On why Elvis was such an important influence, she said: "It was just something about his naturalness, and the energy, and that real connection. I have that too, I have that too.
"But I did a tribute song to Elvis Presley called 'Singing with Angels'. I was able to record that with James Burton, his guitar player, and the original Jordanaires. It doesn’t get any better than that."
She continued: "We were outside the studio, taking a little break from the recording. I was playing with James, who’s a friend, some of my new album, which at the time was Back to the Drive. He took the headphones off, and he said – I still can’t believe he said this.
"He said, 'You know what, Suzi? You’ve got what Elvis had.' I went… 'What? Can you explain what you mean?'. He said, 'Whatever you do; like Elvis, whatever you do, is you'.
"So I think what he was trying to say is: I was a one-off."
When speaking about the time she had a chance to meet Elvis, Suzi explained: "I was in Memphis. I was touring. I was actually in Memphis. 'All Shook Up' was in the lower ends of the chart, my version.
"A call came to the studio, and they said, 'This is Elvis’s people.' And then he was on. You know, I nearly died. He was on the phone. He said, 'I’ve heard your version of ‘All Shook Up’', and I think it’s the best since my own'.
"'And I’d like to invite you to Graceland while you’re in town.' I said, 'I’m very busy!'. Not because I was frightened, but because I wasn’t ready yet to meet him. I’m glad I didn’t."
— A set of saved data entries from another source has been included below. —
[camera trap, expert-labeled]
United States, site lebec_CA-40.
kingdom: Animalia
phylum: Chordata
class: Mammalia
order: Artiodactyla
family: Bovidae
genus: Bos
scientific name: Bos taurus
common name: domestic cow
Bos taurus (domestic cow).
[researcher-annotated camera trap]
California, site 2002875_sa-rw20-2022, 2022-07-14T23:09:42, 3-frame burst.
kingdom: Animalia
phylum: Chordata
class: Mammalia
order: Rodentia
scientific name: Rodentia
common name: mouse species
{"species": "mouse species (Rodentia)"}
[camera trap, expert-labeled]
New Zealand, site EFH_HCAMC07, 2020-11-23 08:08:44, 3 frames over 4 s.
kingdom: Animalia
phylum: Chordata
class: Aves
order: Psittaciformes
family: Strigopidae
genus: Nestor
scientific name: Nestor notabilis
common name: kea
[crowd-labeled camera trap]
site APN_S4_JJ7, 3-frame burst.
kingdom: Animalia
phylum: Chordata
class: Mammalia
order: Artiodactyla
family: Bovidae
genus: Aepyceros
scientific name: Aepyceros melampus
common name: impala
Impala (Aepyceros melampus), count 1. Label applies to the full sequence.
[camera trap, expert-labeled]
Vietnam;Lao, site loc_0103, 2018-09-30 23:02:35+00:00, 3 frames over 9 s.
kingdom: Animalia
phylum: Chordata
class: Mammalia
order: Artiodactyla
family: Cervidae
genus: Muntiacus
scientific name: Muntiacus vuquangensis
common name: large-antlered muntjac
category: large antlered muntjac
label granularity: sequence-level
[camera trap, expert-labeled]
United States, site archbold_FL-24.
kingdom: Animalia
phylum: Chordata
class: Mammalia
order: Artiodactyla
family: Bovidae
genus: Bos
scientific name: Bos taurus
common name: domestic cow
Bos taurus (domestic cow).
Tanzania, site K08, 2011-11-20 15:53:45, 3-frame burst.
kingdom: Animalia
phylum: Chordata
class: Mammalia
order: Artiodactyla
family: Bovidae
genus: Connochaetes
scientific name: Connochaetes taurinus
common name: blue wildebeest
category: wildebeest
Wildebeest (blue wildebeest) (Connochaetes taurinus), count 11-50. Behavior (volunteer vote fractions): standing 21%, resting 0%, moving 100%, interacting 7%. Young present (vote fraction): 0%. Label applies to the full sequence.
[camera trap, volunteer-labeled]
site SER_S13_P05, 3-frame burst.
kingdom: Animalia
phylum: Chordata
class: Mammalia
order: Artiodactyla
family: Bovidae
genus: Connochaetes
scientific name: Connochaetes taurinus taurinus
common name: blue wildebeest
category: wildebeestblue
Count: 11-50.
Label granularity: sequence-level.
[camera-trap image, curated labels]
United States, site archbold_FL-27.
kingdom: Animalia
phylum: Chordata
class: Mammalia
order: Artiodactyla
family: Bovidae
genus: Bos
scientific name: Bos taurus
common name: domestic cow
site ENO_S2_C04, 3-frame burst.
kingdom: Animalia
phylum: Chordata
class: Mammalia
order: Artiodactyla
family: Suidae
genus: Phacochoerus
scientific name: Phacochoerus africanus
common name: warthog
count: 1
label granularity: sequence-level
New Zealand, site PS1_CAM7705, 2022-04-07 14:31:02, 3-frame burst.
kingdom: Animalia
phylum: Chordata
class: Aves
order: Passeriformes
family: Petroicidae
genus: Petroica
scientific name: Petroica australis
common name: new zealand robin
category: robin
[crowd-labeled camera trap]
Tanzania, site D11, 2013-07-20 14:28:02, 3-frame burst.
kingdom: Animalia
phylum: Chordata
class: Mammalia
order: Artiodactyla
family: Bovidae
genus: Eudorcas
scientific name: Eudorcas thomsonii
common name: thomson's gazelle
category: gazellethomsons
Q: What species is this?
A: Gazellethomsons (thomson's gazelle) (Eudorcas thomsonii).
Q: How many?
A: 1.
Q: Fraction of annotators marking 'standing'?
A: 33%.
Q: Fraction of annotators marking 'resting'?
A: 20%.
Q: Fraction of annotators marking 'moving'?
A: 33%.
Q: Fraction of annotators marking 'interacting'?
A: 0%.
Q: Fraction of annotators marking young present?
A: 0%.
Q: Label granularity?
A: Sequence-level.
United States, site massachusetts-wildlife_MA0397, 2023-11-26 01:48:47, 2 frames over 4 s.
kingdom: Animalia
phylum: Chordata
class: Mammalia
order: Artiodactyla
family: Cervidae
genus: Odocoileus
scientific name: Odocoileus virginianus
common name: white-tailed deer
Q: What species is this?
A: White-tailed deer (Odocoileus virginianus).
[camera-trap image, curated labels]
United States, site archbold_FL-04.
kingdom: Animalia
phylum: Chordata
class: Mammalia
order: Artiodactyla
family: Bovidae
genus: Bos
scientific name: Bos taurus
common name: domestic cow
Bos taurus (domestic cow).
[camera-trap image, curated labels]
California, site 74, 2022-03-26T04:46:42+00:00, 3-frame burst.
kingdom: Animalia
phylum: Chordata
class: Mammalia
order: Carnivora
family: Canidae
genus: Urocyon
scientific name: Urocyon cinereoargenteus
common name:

She continued: "Because he’s been a spiritual thing for me, all my life. Had I met him, that would have gone away. It would have taken a different turn.
"There’s so many coincidences – I call them my 'Elvis epiphanies' – that have happened through my life. When I got the part for Happy Days, there was that phone call. Then I went over and I auditioned. I had to go back to the hotel. I met everybody. The director, the Fonz, everybody.
"They said, 'Wait for the call.' I went back to my hotel and turned on the TV. I’m waiting for the call, to see if I got the part. And as they called me to tell me I got the part, the TV came on. Simultaneously with the call, a newsflash on TV: 'The King is dead.' So I wasn’t supposed to meet him.
"Then I came back to film my first two episodes. It would have been about November, I think. And they brought this man over, and they said, 'Suzi, this is Nudie. He’s going to be designing your outfits for the show. He was Elvis’s personal tailor. So this stuff has happened my entire life.
"He was always supposed to be my spiritual advisor. Apparently, he used to go to this club. His girlfriend told me this – his last girlfriend. I called Rodney Bingenheimer, in the Sunset Strip, and that was a VIP place up top.
"He would sit there with her, and they’d play nothing but my music. He’d stare at my poster. So there was some sort of connection without having a meeting taking place. Something. I can’t figure out what it is, but it’s been all the way through my life. All the way through.
"I don’t think he was looking at me because he fancied me. He must have sensed the same thing in my that I sensed when I watched him. That’s what it felt like to me, you know, when she described it."
Suzi Quatro's new album The Devil in Me is out now.